II. La Sicile porta d'abord le nom de Trinacrie (3), plus tard, celui de Sicanie. Ses premiers habitants furent les Cyclopes : quand leur race fut éteinte, Cocalus s'empara de la souveraine autorité ; après lui, chaque ville tomba au pouvoir d'un tyran : car aucune contrée n'en a produit un plus grand nombre (4). L'un d'eux, Anaxilaüs, se distingua autant par sa justice que les autres par leur cruauté. Ses vertus furent dignement récompensées : à sa mort il avait confié à Micythe, esclave d'une fidélité à l'épreuve, la tutelle de ses enfants en bas âge ; tel fut le respect du peuple pour la mémoire de ce bon prince, qu'il aima mieux obéir à un esclave (5), qu'abandonner les fils de son roi ; et les grands, oubliant la dignité de leur rang, laissèrent en des mains si viles l'administration de l'état. Les Carthaginois essayèrent d'envahir la Sicile, et combattirent longtemps, avec des succès balancés, les tyrans qui la gouvernaient ; abattus enfin par la mort d'Hamilcar et par la perte de leur armée, ils suspendirent pour quelque temps la guerre (6).
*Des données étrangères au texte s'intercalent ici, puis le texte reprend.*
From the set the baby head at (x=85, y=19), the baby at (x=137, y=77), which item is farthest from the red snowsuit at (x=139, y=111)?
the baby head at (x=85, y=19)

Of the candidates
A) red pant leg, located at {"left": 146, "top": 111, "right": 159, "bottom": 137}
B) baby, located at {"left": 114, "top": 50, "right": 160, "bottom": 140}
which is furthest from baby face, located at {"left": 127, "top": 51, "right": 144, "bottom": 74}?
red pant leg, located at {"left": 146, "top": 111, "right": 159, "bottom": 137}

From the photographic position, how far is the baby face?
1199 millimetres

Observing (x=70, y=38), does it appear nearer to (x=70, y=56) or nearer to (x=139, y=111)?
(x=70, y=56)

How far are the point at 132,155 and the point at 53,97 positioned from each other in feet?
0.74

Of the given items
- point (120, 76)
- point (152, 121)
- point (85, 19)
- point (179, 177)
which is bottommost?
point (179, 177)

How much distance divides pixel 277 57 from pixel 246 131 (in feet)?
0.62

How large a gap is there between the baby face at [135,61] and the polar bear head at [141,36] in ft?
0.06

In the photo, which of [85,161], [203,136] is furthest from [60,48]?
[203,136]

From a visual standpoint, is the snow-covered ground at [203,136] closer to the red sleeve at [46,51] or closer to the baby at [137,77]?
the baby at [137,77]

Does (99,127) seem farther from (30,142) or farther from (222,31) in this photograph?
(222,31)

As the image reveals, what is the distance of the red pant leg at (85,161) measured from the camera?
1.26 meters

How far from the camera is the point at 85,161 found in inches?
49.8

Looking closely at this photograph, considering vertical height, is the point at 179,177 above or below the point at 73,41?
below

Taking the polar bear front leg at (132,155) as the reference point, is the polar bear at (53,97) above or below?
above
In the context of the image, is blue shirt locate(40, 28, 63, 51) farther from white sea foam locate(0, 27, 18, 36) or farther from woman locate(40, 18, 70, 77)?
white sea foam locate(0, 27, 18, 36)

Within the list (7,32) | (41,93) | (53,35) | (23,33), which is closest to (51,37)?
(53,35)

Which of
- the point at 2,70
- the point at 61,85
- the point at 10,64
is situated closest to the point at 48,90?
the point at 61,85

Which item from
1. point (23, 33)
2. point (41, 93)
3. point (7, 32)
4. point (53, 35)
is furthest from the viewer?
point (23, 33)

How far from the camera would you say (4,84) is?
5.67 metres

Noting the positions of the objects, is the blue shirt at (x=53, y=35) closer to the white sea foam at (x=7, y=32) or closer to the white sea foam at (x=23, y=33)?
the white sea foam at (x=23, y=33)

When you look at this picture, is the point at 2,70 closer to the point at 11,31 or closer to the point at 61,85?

III. Dans cet intervalle, la discorde ayant éclaté dans Rhegium, et divisé les habitants en deux factions rivales, l’une d'elles implora le secours des vieux soldats d'Himère, qui, chassait le parti qu'ils venaient combattre, égorgèrent ensuite ceux qu'ils avaient secourus, et s'emparèrent de leur ville, de leurs enfants et de leurs femmes, crime plus affreux que tous ceux des tyrans (7). Une défaite eût été moins fatale aux Rhégiens qu'une telle victoire : vaincus, ils n'eussent eu à redouter que l'esclavage ou l'exil, mais le fer ne les eût point frappés au pied de leurs autels, devant leurs dieux domestiques ; ils n'eussent pas laissé leur patrie, leurs enfants, leurs épouses en proie à leurs assassins. Les habitants de Catane, ne pouvant secouer eux-mêmes le joug pesant de Syracuse, implorèrent aussi l'appui des Athéniens. Ceux-ci, excités, soit par l'ambition de soumettre à leur empire l'Asie et la Grèce entière, soit par la crainte de voir Syracuse unir ses flottes aux forces navales de Sparte, envoyèrent Lamponius, qui, sous prétexte de secourir Catane, devait essayer la conquête de la Sicile. Ils furent vainqueurs en plusieurs rencontres : Athènes, encouragée par ces premiers succès, fit bientôt partir Lachès et Chariade, avec plus de vaisseaux et de troupes ; mais Catane, se défiant de ses alliés, ou fatiguée de la guerre, fit la paix avec Syracuse, et renvoya ces secours.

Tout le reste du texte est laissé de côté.